Sat, Jul 15, 2006 - Page 9 News List

Should shareholders be allowed to make or break a company?

The initially hostile takeover of Arcelor Steel by Mittal highlights the dangers of the outdated legal concept of a company belonging only to its shareholders

By Michel Rocard

The story takes place in France, in Belgium and in Luxembourg. But it is really a pan-European story, and in economic terms it encompasses the entire world. Mittal, the biggest steelmaker in the world, has successfully gained control of Arcelor, the second biggest, through what initially was a hostile takeover bid.

This is no mere corporate takeover; it is a conflict between business and social models. Arcelor, originally French and Luxembourguese but now predominantly Belgian, has a strong base in Brazil and operates throughout much of the world. It specializes in high-quality, special steel products designed for the most complicated uses. These high-quality products are purchased on middle and long-term contracts, mainly by long-time customers. Arcelor, one of the oldest steel manufacturers in the world, depends very little on the highly speculative world market for raw steel, and its workforce is [on average] highly qualified and stable.

Mittal, by contrast, is a conglomerate that has come out of nowhere to become the world's leading steel company in a mere two decades. It did so by brilliantly consolidating and rationalizing steel plants throughout the world. Its president is Indian, but it has no factory in India. Mittal is mainly based in Eastern Europe, but also has a strong presence in Asia (South Korea) and Latin America.

Mittal is a strong but fragile company, for it is highly subject to the speculative waves of the global market for raw steel. It tightens costs, and outsources work as much as possible, so its workforce is paid less than Arcelor's employees and is less stable. Moreover, Arcelor represented a perfect takeover target: most of its capital belongs to diverse shareholders.

The opposite is true of Mittal, where the Lakshmi Mittal and his family own more than 60 percent of the shares. This explains why Mittal's shares are traded in Amsterdam, one of the few stock markets in the world that allows for the listing of companies with so little free-floating capital. Thus, there is no reciprocity: Mittal could bid for Arcelor, but Arcelor could not bid for Mittal.

The stakes are much clearer than they usually are in these types of battles. Mittal has an obvious interest in gaining control of Arcelor in order to improve its global geographic balance, boost its market share in high-end steel products and reduce its vulnerability to the speculative jolts that occur in the raw steel market.

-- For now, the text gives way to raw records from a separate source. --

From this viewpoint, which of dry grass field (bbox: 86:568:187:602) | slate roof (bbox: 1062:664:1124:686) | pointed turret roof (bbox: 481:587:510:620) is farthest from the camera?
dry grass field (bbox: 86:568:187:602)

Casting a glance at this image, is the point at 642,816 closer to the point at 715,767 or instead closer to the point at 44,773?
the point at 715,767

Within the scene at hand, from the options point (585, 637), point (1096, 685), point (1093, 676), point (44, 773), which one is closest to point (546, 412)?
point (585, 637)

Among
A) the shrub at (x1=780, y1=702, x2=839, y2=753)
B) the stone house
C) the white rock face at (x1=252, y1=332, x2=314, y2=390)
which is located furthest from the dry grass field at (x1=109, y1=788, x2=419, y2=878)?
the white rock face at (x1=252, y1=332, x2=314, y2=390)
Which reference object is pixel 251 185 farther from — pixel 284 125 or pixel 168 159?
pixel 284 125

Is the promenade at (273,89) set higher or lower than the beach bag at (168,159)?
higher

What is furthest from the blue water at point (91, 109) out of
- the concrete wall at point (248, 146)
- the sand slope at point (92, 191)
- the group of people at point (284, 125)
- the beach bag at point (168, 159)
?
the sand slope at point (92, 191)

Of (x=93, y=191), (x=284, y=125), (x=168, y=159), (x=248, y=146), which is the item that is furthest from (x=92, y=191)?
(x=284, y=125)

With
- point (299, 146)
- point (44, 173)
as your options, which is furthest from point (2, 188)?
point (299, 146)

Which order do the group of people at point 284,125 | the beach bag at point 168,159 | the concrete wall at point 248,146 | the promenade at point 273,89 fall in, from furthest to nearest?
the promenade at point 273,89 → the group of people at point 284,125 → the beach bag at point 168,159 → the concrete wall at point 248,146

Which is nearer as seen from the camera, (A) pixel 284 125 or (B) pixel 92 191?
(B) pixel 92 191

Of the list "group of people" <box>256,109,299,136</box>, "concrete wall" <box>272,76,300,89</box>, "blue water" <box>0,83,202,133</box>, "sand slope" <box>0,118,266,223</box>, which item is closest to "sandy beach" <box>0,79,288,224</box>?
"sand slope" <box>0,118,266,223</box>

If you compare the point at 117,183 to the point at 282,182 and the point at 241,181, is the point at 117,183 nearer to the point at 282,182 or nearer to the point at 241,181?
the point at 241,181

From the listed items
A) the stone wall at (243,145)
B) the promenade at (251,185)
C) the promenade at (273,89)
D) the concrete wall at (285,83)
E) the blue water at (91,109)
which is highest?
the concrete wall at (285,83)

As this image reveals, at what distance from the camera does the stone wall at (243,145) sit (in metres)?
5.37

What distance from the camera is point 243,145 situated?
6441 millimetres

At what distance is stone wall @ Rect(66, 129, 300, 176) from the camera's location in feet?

Conversely, Arcelor has absolutely no interest in the success of this takeover. If it is led into a more adventurous strategy, its sustained policy of research and heavy investment in up-market steel products may be weakened. Its workforce stands to suffer, slowly but surely, from erosion of its relative advantages in terms of wages and job security. This explains why the management, most of the workers and the Unions of Arcelor refused Mittal's offer.

But the shareholders of Arcelor have made their choice. The immediate profit offered by Mittal was enough. Mittal won. So the shareholders chose to cash in on a temporary bonus, taking a risk on the progressive erosion of the firm and perhaps the end of its policy of focusing on high quality while treating its workers with respect.

There are very few fixed-term contracts or part-time contracts in Arcelor. This choice directly concerns more than 150,000 employees. Indirectly, it concerns all of us, for the choice made by Arcelor's shareholders is far from being an exception; on the contrary, it reveals the deep economic and social significance of corporate takeovers of this type.